That would be a hefty reduction. But it also wouldn't undo mass incarceration, as the US would still lead all but one country in incarceration — with an incarceration rate of about 629 per 100,000 people, only the tiny island country of Seychelles would come ahead.
And while the federal government can incentivize states to adopt specific criminal justice policies, studies show that previous efforts — such as the 1994 federal crime law — had little to no impact. By and large, it seems states will only embrace federal incentives on criminal justice issues if they actually want to adopt the policies being encouraged.
So to really pull back mass incarceration, states will need to make changes. (And that will likely involve more than reforming drug laws: About 53 percent of state prisoners are in for violent crimes, and just 16 percent are in for drug offenses.)
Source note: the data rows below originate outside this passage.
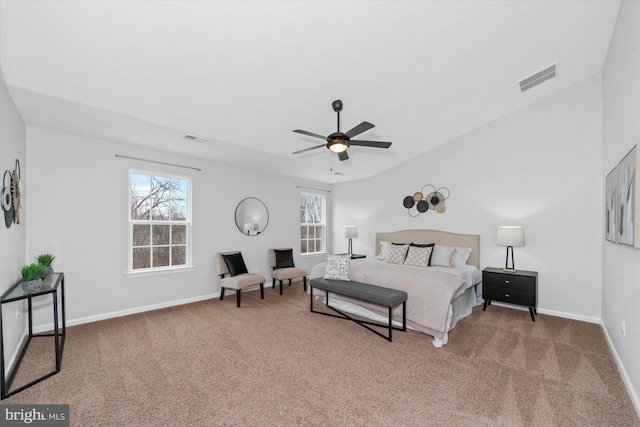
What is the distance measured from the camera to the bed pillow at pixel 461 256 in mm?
4664

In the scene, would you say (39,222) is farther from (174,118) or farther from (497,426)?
(497,426)

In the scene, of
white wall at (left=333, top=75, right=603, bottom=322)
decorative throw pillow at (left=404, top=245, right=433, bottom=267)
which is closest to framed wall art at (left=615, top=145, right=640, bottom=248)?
white wall at (left=333, top=75, right=603, bottom=322)

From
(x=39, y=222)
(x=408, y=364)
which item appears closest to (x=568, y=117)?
(x=408, y=364)

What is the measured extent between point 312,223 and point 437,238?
9.66ft

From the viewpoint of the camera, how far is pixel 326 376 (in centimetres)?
246

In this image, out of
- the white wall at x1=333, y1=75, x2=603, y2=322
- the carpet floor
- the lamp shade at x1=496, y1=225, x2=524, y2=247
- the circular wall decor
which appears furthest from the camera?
the circular wall decor

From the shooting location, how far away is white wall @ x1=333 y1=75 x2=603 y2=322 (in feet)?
12.5

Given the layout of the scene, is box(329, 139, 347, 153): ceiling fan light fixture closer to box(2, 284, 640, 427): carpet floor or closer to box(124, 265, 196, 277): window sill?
box(2, 284, 640, 427): carpet floor

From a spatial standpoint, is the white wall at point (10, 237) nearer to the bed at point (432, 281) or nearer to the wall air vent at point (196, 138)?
the wall air vent at point (196, 138)

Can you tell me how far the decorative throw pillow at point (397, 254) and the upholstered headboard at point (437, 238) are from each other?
0.53 m

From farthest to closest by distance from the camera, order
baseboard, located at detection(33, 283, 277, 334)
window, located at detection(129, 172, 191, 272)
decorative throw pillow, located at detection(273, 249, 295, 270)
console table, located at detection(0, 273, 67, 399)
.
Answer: decorative throw pillow, located at detection(273, 249, 295, 270), window, located at detection(129, 172, 191, 272), baseboard, located at detection(33, 283, 277, 334), console table, located at detection(0, 273, 67, 399)

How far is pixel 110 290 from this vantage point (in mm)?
3895

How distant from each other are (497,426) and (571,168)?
374cm

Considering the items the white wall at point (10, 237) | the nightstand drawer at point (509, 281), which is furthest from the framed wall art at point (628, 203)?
the white wall at point (10, 237)
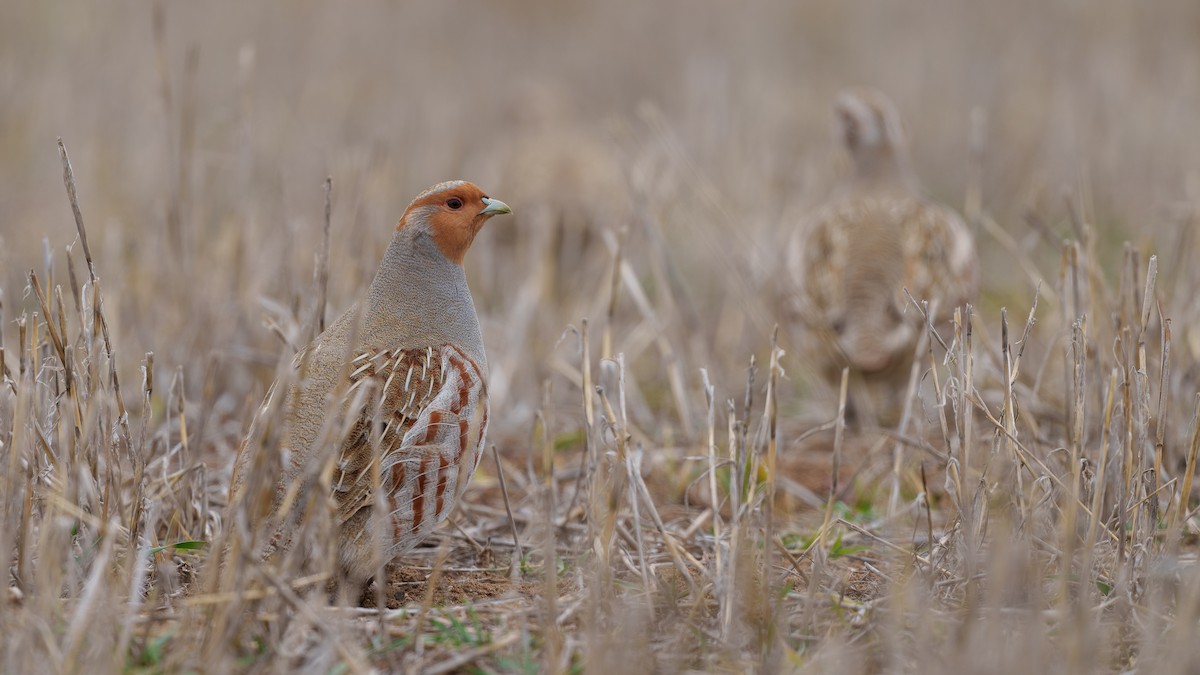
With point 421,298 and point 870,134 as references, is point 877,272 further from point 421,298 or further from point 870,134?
point 421,298

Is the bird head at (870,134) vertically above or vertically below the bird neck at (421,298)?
above

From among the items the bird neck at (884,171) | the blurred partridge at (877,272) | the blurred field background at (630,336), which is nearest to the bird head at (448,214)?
the blurred field background at (630,336)

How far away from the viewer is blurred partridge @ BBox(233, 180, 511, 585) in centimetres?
287

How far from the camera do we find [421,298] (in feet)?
10.5

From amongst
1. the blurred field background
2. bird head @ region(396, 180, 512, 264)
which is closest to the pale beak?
bird head @ region(396, 180, 512, 264)

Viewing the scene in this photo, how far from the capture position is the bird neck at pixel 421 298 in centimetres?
317

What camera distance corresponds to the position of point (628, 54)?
13.2m

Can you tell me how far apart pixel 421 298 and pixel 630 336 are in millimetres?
3005

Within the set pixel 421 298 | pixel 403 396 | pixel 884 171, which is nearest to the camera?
pixel 403 396

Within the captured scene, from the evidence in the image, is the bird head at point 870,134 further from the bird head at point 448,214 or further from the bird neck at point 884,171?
the bird head at point 448,214

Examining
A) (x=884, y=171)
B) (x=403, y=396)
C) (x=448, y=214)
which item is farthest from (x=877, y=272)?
(x=403, y=396)

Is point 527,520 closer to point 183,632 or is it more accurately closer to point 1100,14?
point 183,632

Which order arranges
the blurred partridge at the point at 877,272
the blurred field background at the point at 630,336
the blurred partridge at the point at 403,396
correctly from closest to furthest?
the blurred field background at the point at 630,336, the blurred partridge at the point at 403,396, the blurred partridge at the point at 877,272

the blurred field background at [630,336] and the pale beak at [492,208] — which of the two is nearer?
the blurred field background at [630,336]
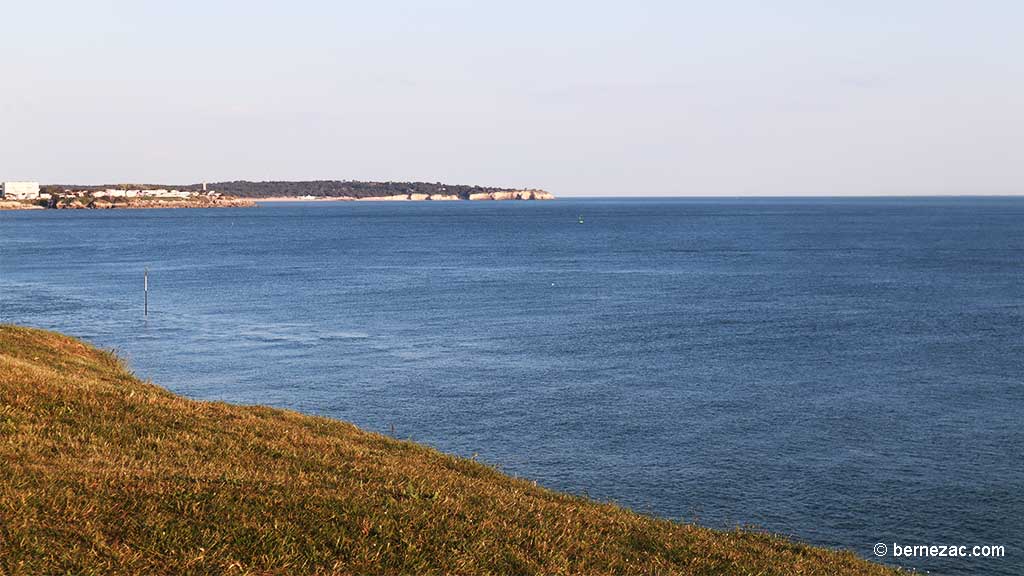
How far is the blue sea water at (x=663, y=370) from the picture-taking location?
119ft

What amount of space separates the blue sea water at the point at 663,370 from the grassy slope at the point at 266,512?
13680mm

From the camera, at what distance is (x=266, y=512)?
15.3 metres

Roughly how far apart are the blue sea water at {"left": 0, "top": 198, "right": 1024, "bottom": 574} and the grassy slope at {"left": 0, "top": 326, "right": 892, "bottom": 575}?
13680 mm

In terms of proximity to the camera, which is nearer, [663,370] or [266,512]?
[266,512]

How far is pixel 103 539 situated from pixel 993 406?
1819 inches

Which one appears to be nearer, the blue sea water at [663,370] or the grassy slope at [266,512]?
the grassy slope at [266,512]

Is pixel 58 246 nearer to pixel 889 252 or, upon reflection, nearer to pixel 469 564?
pixel 889 252

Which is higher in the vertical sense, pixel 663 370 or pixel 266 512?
pixel 266 512

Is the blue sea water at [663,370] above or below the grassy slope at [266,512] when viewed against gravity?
below

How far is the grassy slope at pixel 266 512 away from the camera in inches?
537

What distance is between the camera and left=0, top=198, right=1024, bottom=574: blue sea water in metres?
36.3

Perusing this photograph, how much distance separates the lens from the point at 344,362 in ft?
197

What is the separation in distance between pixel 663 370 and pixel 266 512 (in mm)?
44164

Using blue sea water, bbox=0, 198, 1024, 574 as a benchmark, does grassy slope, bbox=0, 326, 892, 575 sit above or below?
above
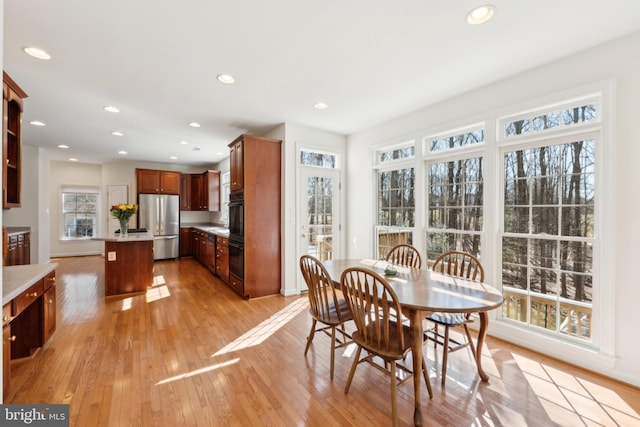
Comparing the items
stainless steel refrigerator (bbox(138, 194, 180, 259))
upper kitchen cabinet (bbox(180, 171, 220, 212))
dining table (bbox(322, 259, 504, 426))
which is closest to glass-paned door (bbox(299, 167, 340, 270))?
dining table (bbox(322, 259, 504, 426))

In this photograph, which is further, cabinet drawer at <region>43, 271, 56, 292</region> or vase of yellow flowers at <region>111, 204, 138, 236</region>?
vase of yellow flowers at <region>111, 204, 138, 236</region>

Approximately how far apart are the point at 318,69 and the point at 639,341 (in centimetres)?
352

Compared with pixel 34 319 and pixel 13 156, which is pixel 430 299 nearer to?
pixel 34 319

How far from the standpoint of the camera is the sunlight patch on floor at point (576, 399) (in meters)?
1.85

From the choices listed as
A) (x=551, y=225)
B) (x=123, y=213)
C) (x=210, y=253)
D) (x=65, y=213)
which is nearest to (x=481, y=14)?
(x=551, y=225)

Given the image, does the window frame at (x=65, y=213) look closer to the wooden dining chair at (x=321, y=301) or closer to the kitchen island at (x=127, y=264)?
the kitchen island at (x=127, y=264)

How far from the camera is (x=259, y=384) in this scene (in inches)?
85.5

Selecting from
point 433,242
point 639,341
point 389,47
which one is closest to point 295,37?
point 389,47

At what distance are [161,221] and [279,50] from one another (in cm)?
615

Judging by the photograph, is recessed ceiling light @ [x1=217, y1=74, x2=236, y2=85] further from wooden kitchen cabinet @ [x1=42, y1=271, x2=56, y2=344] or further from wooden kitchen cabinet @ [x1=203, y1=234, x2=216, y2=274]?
wooden kitchen cabinet @ [x1=203, y1=234, x2=216, y2=274]

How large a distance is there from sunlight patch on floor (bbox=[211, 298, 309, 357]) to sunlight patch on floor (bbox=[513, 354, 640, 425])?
7.81 feet

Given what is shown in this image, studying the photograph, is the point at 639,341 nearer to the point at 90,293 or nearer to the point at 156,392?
the point at 156,392

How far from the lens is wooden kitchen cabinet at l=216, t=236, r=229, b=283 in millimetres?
4916

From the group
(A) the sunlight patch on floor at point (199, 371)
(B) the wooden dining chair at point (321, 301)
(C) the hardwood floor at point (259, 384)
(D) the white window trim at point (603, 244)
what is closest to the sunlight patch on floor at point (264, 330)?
(C) the hardwood floor at point (259, 384)
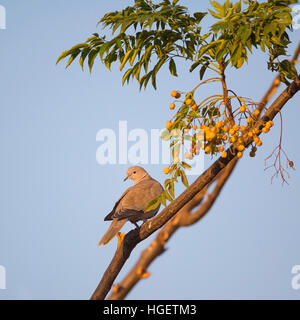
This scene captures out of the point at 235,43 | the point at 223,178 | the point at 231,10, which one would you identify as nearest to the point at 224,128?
the point at 223,178

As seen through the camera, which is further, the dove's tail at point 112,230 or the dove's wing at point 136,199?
the dove's wing at point 136,199

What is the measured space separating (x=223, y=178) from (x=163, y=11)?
4.67ft

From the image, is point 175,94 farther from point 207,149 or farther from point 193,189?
point 193,189

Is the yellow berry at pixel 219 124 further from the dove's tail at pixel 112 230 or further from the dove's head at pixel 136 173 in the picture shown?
the dove's head at pixel 136 173

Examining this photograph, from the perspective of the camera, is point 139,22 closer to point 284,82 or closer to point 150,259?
point 284,82

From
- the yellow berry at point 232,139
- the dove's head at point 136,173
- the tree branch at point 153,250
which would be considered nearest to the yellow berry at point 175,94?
the yellow berry at point 232,139

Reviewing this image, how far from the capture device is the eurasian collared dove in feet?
15.5

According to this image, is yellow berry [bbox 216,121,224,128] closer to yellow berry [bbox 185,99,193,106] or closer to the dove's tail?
yellow berry [bbox 185,99,193,106]

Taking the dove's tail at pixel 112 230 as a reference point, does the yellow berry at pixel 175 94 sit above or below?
above

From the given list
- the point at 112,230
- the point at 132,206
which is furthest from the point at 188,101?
the point at 112,230

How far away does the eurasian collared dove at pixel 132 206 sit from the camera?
472 centimetres

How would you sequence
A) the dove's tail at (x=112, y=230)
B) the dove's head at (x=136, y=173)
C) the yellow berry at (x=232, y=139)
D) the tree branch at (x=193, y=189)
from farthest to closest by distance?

The tasks of ending mass incarceration and reforming the police, then, are going to fall almost wholly to cities and states. And there’s evidence that cities and states want to continue doing that work: Even some of the counties and states that voted for Trump supported ballot initiatives that shortened prison sentences and prosecutors who took softer views on crime, conservative organizations like the partially Koch-funded Right on Crime have continued to push for reform, and Republican governors such as Georgia’s Nathan Deal and Oklahoma’s Mary Fallin have trumpeted reform efforts.
Chappelle’s approach, then, is exactly how people can get reform done even as the White House is controlled by a man who has no interest in such work. But it will require everyone — not just a lone celebrity here and there — to vote, attend city council meetings, and otherwise make it clear to local and state lawmakers that they want change to come.